By the way, repeating this regimen regularly (step #7) is to costly, pointless redesigns as garlic is to vampires.
Some elaboration:
Like this stuff? Then I've got a workshop for you (one more this spring--in Chicago, June 3).
Comment: Victor (May 18, 2011)
That's an awesome table. Feel free to Creative Commons that :-)
Comment: mpt (May 19, 2011)
Looks like this slide is http://xkcd.com/773/ taken to the next step.
Comment: Lou (May 19, 2011)
I love that slide. It's many times more enjoyable than my table. But the table has been around for ever (well, about five years at least)...
Comment: lynn boyden (May 19, 2011)
That is a terrific matrix, Lou. We are going to use it next week on a project that we're working on, but rather than present it as a whole fait accompli, we're going to make it more of a process tool. We'll present the first two columns as a way of showing the research we've captured, and then have a meeting dedicated to completing the third column. Then we'll take it back and do user research, heuristic analysis, etc., to fill out the fourth column.
You keep rocking my world, dude, and I for one am grateful. --lynn
Comment: Lou (May 19, 2011)
Cool; glad you like it! And definitely do this as a sequential exercise. Very few things in IA should be done all at once. And just once.
Comment: Mark Thristan (May 21, 2011)
I like this Lou - I keep banging on with my "clients" about the difference between a) expressed wants or desires and b) actual needs and then between user mental models and stakeholder business models. This is a lovely, simple approach (sort of a mini-Kano analysis in a way...)

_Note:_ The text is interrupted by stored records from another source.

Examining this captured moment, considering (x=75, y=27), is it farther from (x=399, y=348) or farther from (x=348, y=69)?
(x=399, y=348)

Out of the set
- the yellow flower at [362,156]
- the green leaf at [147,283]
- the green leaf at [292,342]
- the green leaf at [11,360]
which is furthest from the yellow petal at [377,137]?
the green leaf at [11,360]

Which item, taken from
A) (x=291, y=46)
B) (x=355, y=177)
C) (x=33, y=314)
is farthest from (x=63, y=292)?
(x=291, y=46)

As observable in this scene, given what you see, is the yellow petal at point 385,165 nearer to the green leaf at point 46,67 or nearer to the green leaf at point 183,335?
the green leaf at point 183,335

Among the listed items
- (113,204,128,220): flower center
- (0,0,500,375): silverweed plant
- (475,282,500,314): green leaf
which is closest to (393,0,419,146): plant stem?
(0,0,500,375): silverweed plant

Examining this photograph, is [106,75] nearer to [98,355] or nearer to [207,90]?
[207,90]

Comment: Dey Alexander (May 29, 2011)
This idea also works for content on a given topic/page. And people are just as difficult to deal with when it comes to getting them to focus pages on what users want/need.
I tend to call column 2 'What you wish users wanted' and then column 3 becomes 'Wants/wishes'.
Comment: Alberto Mucignat (Jun 14, 2011)
Hi Lou,
we work with mental models, whose idea seems to me very close to your slide.
so why don't you use them instead? what do you think about it?
thanks
bye, Alberto.
Comment: MBT (Jun 17, 2011)
Way to focus and straight to your point, i love it. Keep up the work people. Dont let anyone stop us bloggers.
Comment: Tory Burch Flats (Jun 17, 2011)
This was a very usefull post. A great big thank you.